--- Page excerpt ---
►
A research team at The Anna Freud Centre in London, United Kingdom, has been awarded over 9.1 million kroner (approximately £750,000) by Kavli Trust, to carry out a new study evaluating a mentalization-based treatment for children referred to mental health services in the UK.
The grant has been awarded through The Kavli Trust Programme on Health Research.
Children 6-12 years
In collaboration with University College London (UCL), Barnet, Enfield and Haringey Mental Health NHS Trust and Oxford Health NHS Foundation Trust, the study will evaluate the clinical and cost-effectiveness of Mentalization Based Treatment (MBT) in improving mental health outcomes for children aged 6-12 referred to mental health services.
MBT focuses on supporting the capacity to ‘mentalize’, in other words, making sense of the behaviour of self and others in terms of intentional states.
This capacity to mentalize has been shown to play a key role in promoting emotion regulation and supporting emotional development in children.
Professor Nick Midgley, Co-Director of the Child Attachment and Psychological Therapies Research Unit (ChAPTRe) at The Anna Freud Centre, is lead of the project.
“As a time-limited model of therapy with children and families, MBT brings together psychodynamic principles, systemic theory, and a social ecological framework to understanding and working with families”, Professor Midgley explains.
“It is a flexible approach which can be used in clinical settings to address a range of difficulties experienced in children and families, including emotional and behavioural problems, anxiety, depression, relational difficulties, and family conflict”.
Need for evidence-based interventions’
“Given that many school-age children presenting to mental health services experience a mix of emotional and behavioural difficulties, there is a need for evidence-based interventions that target mechanisms that underlie a range of presenting problems”, says Midgley.
Emotion regulation (ER) has been identified as one such core underlying mechanism.
“However, few interventions targeting ER in school-age children have been systematically evaluated”, Midgley explains.
43 projects proposals
“This study is very well designed, and it can provide important knowledge about the effect of mentalization-based treatment for children with mixed mental health problems”, said senior advisor in The Kavli Trust Programme on Health Research, Ida Svege.
The Anna Freud Centre project was chosen as one out of three projects awarded funding in 2021, among a total of 43 project proposals addressing one or more of the predefined evidence gaps that were covered by the research programme’s 2021 call for proposals.
◄
--- Exercise 1 ---
Transcribe the part of the article on the Kavli Trust grant starting at "43 projects proposals" and ending at "Research, Ida Svege.".
--- Exercise 2 ---
Summarize the article on the Kavli Trust grant in two sentences.

--- Material provided ---
►
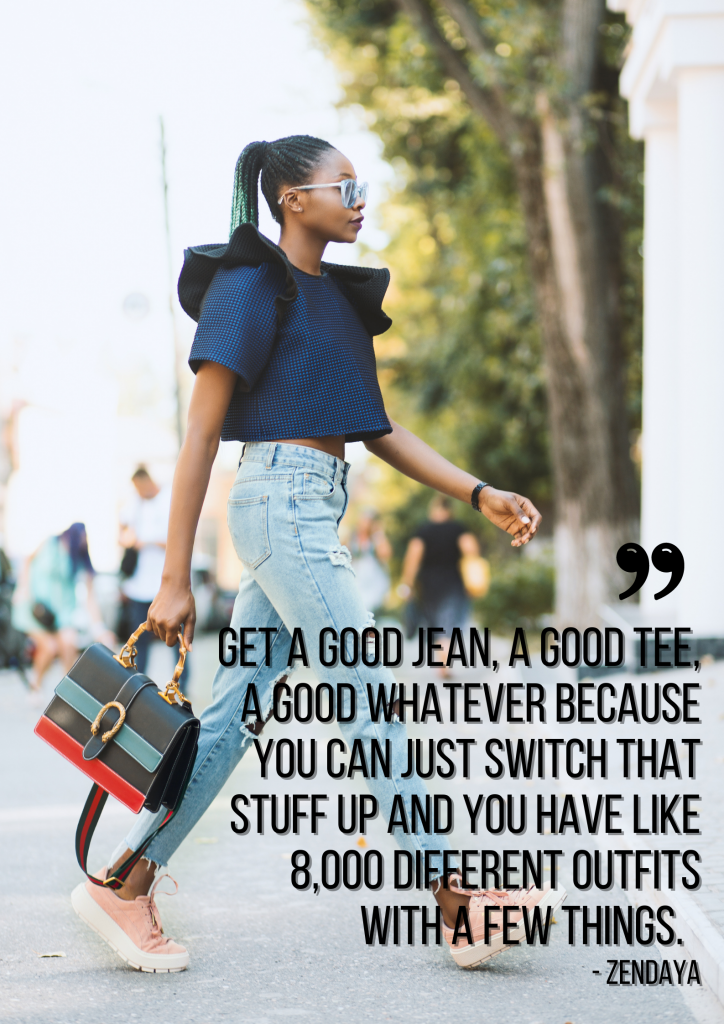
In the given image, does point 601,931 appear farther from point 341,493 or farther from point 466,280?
point 466,280

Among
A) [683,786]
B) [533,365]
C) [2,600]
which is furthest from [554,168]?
[683,786]

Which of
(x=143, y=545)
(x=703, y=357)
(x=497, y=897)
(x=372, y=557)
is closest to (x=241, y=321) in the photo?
(x=497, y=897)

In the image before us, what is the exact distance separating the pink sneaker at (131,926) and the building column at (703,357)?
7.14 metres

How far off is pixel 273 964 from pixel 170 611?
3.74 ft

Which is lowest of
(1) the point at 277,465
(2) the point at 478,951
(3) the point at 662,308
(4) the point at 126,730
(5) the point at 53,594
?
(2) the point at 478,951

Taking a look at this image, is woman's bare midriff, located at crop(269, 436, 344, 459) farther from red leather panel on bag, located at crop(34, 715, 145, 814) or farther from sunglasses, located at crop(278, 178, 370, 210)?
red leather panel on bag, located at crop(34, 715, 145, 814)

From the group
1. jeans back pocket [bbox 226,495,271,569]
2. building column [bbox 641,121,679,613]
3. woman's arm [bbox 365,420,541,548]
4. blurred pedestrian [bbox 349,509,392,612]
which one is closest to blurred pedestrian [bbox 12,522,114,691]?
blurred pedestrian [bbox 349,509,392,612]

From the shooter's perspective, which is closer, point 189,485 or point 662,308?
point 189,485

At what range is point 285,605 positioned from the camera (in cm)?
336

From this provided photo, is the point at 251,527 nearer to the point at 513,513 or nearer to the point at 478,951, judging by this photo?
the point at 513,513

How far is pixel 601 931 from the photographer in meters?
4.01

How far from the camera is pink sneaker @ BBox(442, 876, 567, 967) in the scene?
3354 millimetres

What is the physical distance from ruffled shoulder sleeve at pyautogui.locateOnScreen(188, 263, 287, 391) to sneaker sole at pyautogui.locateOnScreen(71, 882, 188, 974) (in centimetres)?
141

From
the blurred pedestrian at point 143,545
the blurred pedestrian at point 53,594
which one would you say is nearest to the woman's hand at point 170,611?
the blurred pedestrian at point 143,545
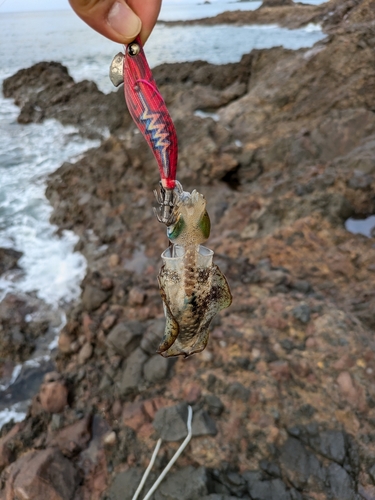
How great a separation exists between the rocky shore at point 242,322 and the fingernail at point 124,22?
2700mm

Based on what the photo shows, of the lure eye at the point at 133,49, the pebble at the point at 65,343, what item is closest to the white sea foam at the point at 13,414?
the pebble at the point at 65,343

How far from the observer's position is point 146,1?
1.46m

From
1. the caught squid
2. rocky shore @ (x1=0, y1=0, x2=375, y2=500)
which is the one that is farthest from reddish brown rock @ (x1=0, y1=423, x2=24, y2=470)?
the caught squid

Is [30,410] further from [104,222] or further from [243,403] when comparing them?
[104,222]

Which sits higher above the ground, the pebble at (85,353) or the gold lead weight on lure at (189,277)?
the gold lead weight on lure at (189,277)

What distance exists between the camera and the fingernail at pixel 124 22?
4.44ft

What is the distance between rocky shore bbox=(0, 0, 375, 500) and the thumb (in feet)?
8.86

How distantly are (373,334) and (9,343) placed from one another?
4.10m

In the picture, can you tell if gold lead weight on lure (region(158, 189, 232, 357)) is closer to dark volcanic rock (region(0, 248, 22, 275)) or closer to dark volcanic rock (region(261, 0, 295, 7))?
dark volcanic rock (region(0, 248, 22, 275))

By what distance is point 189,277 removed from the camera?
5.39 ft

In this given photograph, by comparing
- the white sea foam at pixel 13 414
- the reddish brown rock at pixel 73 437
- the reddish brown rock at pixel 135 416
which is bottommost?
the white sea foam at pixel 13 414

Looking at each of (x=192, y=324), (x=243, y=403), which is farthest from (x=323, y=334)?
(x=192, y=324)

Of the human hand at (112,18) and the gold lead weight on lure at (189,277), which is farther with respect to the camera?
the gold lead weight on lure at (189,277)

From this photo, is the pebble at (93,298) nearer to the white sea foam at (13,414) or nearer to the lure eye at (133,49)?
the white sea foam at (13,414)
◄
--- Result 1 ---
43 projects proposals
“This study is very well designed, and it can provide important knowledge about the effect of mentalization-based treatment for children with mixed mental health problems”, said senior advisor in The Kavli Trust Programme on Health Research, Ida Svege.

--- Result 2 ---
A research team at The Anna Freud Centre in London has been awarded over 9.1 million kroner (approximately £750,000) by Kavli Trust to evaluate Mentalization Based Treatment for children aged 6-12 referred to mental health services in the UK. Led by Professor Nick Midgley with partners including University College London and two NHS trusts, the study will assess the treatment's clinical and cost-effectiveness, and it was one of three projects funded in 2021 out of 43 proposals.